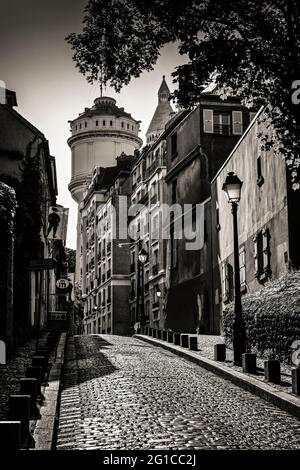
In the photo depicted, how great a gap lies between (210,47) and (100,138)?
266 feet

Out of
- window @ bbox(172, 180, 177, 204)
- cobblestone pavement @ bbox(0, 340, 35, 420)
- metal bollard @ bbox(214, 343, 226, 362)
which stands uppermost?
window @ bbox(172, 180, 177, 204)

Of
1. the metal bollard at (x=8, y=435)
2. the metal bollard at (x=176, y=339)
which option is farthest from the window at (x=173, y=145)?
the metal bollard at (x=8, y=435)

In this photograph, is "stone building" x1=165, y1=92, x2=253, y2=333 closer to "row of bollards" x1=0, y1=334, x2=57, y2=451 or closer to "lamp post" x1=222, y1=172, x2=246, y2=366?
"lamp post" x1=222, y1=172, x2=246, y2=366

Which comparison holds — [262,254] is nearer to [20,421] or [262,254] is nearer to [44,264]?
[44,264]

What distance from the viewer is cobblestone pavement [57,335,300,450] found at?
7.51 metres

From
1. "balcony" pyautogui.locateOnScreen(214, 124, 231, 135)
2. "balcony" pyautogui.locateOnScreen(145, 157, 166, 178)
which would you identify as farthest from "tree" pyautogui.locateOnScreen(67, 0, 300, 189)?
"balcony" pyautogui.locateOnScreen(145, 157, 166, 178)

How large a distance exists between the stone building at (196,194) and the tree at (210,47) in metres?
20.9

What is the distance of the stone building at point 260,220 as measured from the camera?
20.0 meters

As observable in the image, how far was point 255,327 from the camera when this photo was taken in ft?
54.3

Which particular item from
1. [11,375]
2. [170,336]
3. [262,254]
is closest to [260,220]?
[262,254]

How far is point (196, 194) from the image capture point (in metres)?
37.5

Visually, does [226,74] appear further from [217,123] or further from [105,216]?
[105,216]

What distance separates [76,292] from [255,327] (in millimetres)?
80112

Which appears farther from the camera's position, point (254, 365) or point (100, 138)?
point (100, 138)
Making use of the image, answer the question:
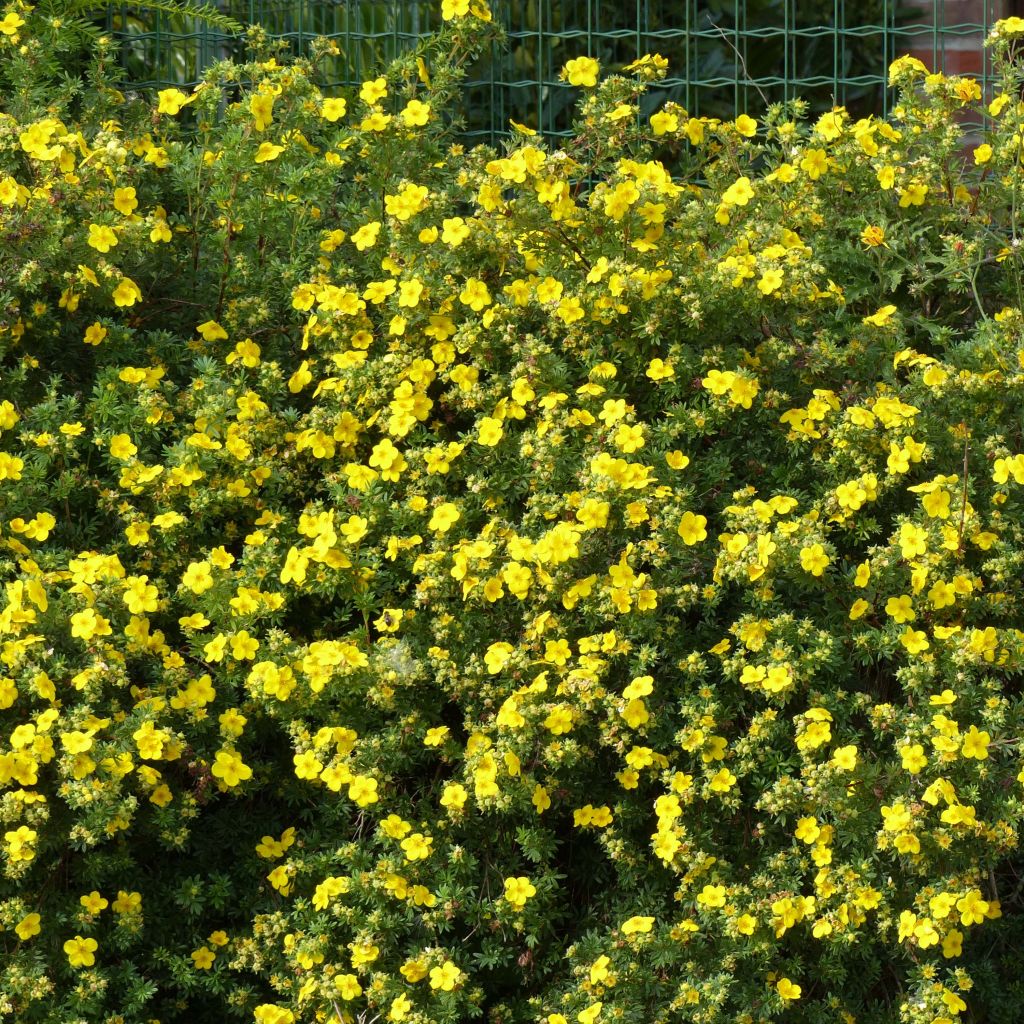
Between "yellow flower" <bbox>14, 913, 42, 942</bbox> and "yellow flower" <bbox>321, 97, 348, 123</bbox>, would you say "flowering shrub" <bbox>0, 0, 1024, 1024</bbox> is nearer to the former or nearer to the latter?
"yellow flower" <bbox>14, 913, 42, 942</bbox>

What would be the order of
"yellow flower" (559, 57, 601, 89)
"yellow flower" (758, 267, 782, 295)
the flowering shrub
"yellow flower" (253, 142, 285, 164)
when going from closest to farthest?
the flowering shrub
"yellow flower" (758, 267, 782, 295)
"yellow flower" (559, 57, 601, 89)
"yellow flower" (253, 142, 285, 164)

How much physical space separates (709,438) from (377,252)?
933 millimetres

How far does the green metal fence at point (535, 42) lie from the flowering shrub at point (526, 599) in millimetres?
1146

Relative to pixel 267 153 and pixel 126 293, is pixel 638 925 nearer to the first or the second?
pixel 126 293

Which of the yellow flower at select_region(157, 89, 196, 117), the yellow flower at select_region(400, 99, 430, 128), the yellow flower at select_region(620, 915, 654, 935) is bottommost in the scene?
the yellow flower at select_region(620, 915, 654, 935)

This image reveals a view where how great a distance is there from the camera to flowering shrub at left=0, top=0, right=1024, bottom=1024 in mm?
2783

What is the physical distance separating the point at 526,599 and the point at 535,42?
271 cm

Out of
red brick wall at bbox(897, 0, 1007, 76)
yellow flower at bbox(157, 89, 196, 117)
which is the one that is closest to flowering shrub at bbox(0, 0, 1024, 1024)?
yellow flower at bbox(157, 89, 196, 117)

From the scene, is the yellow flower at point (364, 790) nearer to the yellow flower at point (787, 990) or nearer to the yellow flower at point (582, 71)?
the yellow flower at point (787, 990)

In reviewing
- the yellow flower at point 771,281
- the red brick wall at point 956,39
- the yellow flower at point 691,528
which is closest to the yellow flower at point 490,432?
the yellow flower at point 691,528

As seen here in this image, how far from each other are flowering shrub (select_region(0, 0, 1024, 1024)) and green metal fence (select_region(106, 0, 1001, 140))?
1146 millimetres

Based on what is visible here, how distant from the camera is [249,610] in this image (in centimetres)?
303

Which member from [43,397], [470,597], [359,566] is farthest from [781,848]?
[43,397]

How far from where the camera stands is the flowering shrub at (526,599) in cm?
278
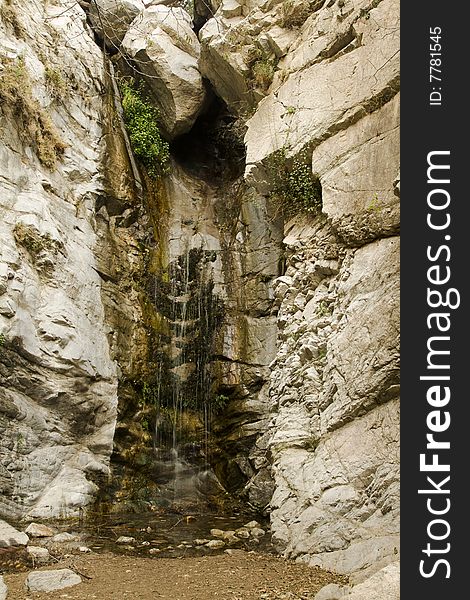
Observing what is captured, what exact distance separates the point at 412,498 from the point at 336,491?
2550 millimetres

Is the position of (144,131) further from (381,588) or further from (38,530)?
(381,588)

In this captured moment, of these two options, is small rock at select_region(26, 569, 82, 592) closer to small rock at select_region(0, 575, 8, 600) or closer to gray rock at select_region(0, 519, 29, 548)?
small rock at select_region(0, 575, 8, 600)

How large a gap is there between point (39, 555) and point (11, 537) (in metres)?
0.80

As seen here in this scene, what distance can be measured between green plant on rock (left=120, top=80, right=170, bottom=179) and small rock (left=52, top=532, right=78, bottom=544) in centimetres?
Result: 814

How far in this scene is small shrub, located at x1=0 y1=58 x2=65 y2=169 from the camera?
9.66 m

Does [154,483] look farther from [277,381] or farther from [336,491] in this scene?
[336,491]

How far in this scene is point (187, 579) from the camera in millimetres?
5352

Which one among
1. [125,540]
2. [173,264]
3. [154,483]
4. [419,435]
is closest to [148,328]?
[173,264]

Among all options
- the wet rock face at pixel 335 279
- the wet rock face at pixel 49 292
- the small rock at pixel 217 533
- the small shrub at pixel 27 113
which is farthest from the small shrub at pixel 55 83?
the small rock at pixel 217 533

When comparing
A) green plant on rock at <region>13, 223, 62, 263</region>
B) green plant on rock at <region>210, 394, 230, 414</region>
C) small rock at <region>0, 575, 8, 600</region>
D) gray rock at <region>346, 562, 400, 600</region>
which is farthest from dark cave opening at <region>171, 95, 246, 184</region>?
gray rock at <region>346, 562, 400, 600</region>

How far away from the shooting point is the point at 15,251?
8.84m

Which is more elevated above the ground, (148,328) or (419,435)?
(148,328)

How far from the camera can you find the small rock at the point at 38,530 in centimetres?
719

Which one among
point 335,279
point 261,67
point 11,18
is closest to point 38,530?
point 335,279
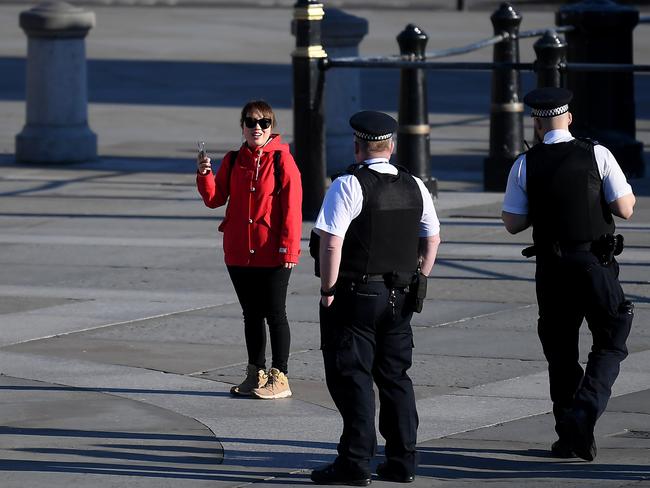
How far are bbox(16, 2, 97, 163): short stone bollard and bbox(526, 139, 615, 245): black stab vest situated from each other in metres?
11.2

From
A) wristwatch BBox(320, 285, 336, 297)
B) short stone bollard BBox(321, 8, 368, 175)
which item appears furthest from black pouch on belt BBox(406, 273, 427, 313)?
→ short stone bollard BBox(321, 8, 368, 175)

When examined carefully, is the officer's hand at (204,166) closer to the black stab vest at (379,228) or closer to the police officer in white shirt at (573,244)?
the black stab vest at (379,228)

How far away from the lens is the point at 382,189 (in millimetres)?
6582

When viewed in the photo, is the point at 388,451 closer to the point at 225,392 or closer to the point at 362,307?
the point at 362,307

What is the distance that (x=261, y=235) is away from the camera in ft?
26.5

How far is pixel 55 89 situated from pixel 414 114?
472cm

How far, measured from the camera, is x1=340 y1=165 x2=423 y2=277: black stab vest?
21.6 ft

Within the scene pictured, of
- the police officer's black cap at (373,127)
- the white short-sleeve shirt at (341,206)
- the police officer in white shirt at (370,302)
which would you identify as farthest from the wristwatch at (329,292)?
the police officer's black cap at (373,127)

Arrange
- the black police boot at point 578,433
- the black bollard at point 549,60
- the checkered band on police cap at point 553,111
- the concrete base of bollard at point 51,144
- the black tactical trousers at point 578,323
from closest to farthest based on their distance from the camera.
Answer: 1. the black police boot at point 578,433
2. the black tactical trousers at point 578,323
3. the checkered band on police cap at point 553,111
4. the black bollard at point 549,60
5. the concrete base of bollard at point 51,144

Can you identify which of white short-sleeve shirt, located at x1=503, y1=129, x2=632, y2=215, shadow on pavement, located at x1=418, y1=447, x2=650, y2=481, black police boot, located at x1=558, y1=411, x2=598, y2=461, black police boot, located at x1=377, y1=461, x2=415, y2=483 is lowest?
shadow on pavement, located at x1=418, y1=447, x2=650, y2=481

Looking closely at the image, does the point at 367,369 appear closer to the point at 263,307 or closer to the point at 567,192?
the point at 567,192

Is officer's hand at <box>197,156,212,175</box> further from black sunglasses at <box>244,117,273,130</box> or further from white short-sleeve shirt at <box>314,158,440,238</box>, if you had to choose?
white short-sleeve shirt at <box>314,158,440,238</box>

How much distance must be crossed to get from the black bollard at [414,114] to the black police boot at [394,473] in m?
8.16

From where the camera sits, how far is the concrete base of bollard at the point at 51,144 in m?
17.4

# # #

● Requirements: Reproduce the listing from the line containing "When viewed in" through the line containing "5. the concrete", substituting "viewer" for every "camera" and changing nothing else.

● Finished answer:
When viewed in the photo, is the point at 388,451 closer to the point at 225,392 or closer to the point at 362,307?
the point at 362,307

What is the distance that (x=261, y=235) is away from the viewer in ft?
26.5

How far is pixel 55 89 situated from pixel 414 114?
472cm

How far, measured from the viewer, is x1=340 y1=165 x2=423 y2=277: black stab vest?
21.6 ft

Within the scene pictured, of
- the police officer's black cap at (373,127)
- the white short-sleeve shirt at (341,206)
- the police officer in white shirt at (370,302)
which would you identify as farthest from the wristwatch at (329,292)?
the police officer's black cap at (373,127)

Arrange
- the black police boot at point 578,433
- the black bollard at point 549,60
- the checkered band on police cap at point 553,111
- the concrete base of bollard at point 51,144
- the black tactical trousers at point 578,323
from closest to farthest based on their distance from the viewer.
Answer: 1. the black police boot at point 578,433
2. the black tactical trousers at point 578,323
3. the checkered band on police cap at point 553,111
4. the black bollard at point 549,60
5. the concrete base of bollard at point 51,144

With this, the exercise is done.